:: Given request A ::
Recast the entries from the line with "What is the spatial" through the end of the entries as a Markdown table with the columns Row and Entry line. Give one row per line and skip blank lines.
---------- Passage shown ----------
Dobson, Piper, Sproul, and others launch anti-TNIV group
"One of the earliest translators, William Tyndale, was burned at the stake in 1536 for rewriting the Greek and Hebrew Holy Scripture in popular language," notes the St. Petersburg Times. Is history being repeated, it suggestively asks?

The men at the forefront of the battle against the Inclusive-Language New International Version (NIVI) in 1997 say Zondervan Publishing House, the International Bible Society (IBS), and the Committee on Bible Translation (CBT) have broken faith. Back in 1997, Focus on the Family president James Dobson called in representatives of the organizations along with opponents of the NIVI to sign 13 "Guidelines for Translation of Gender-Related Language in Scripture." Now Dobson and the anti-NIVI folks say Zondervan, the IBS, and the CBT are violating those guidelines by issuing the Today's New International Version (TNIV). (Sorry for the alphabet soup, folks.)
---------- Material to process ----------
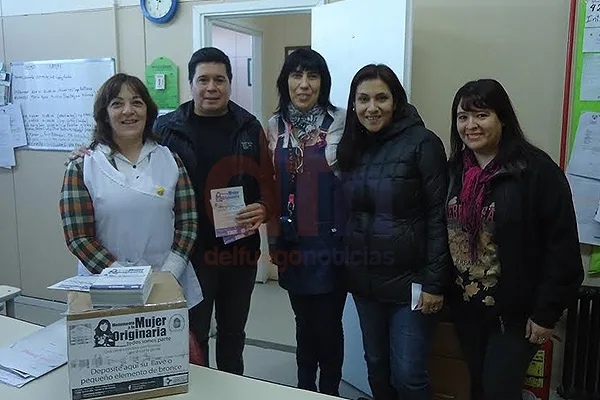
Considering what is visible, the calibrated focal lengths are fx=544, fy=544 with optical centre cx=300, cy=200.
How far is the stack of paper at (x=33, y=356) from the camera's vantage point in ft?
4.78

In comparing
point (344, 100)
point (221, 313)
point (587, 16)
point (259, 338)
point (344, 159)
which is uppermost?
point (587, 16)

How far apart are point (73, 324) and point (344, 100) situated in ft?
6.08

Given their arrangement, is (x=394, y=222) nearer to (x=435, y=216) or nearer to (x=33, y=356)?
(x=435, y=216)

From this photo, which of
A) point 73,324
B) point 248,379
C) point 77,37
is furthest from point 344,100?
point 77,37

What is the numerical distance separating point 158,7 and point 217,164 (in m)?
1.81

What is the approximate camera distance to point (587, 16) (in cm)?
242

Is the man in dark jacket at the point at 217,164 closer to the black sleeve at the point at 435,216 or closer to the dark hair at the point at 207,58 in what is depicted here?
the dark hair at the point at 207,58

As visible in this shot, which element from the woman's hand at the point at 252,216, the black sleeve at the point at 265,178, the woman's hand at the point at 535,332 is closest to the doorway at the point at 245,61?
the black sleeve at the point at 265,178

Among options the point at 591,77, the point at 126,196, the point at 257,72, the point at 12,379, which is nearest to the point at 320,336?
the point at 126,196

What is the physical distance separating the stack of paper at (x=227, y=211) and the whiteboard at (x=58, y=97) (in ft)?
6.56

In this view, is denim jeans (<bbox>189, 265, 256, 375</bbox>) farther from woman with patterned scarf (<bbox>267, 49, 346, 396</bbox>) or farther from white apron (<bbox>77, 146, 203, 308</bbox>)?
white apron (<bbox>77, 146, 203, 308</bbox>)

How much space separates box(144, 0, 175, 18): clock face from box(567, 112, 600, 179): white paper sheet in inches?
97.6

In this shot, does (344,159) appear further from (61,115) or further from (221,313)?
(61,115)

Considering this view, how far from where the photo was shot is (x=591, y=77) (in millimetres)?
2475
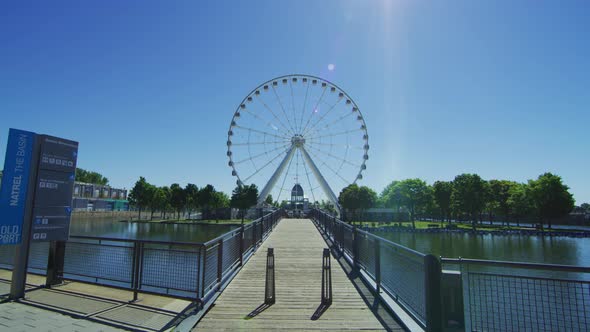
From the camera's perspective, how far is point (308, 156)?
4050cm

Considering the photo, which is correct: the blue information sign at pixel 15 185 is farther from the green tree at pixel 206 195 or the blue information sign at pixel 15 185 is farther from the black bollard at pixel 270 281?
the green tree at pixel 206 195

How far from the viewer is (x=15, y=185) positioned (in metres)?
6.41

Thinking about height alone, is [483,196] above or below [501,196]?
below

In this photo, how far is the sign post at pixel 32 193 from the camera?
247 inches

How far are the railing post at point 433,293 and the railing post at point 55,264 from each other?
7475 millimetres

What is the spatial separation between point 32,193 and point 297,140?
34.2 metres

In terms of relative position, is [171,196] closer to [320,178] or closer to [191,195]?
[191,195]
----------
:: Given request B ::
Continue the passage on the dispute over the TNIV Bible translation from the point where it stops.

:: Expected answer A ::
| Row | Entry line |
|---|---|
| 1 | What is the spatial separation between point 32,193 and point 297,140? |
| 2 | 34.2 metres |
| 3 | In terms of relative position, is [171,196] closer to [320,178] or closer to [191,195]? |
| 4 | [191,195] |

:: Expected answer B ::
"To change the text of God's Word so that masculinity intended by the authors of Scripture is muted, and thus risk indirectly obscuring both the archetypal fatherhood of God … and the true identity of Jesus Christ, is to violate the Word of God; to do so after promising not to do so violates one's own word," the eight anti-NIVI men said in a press release Friday. "We call upon the International Bible Society and Zondervan Publishing House again to reverse their announced direction, thus keeping their word and God's."

The signers are Dobson, Tim Bayly (who in 1997 was the executive director of the Council on Biblical Manhood and Womanhood), World magazine publisher Joel Belz, Wayne Grudem (who in 1997 was president of the Council on Biblical Manhood and Womanhood), Charles Jarvis (then executive ...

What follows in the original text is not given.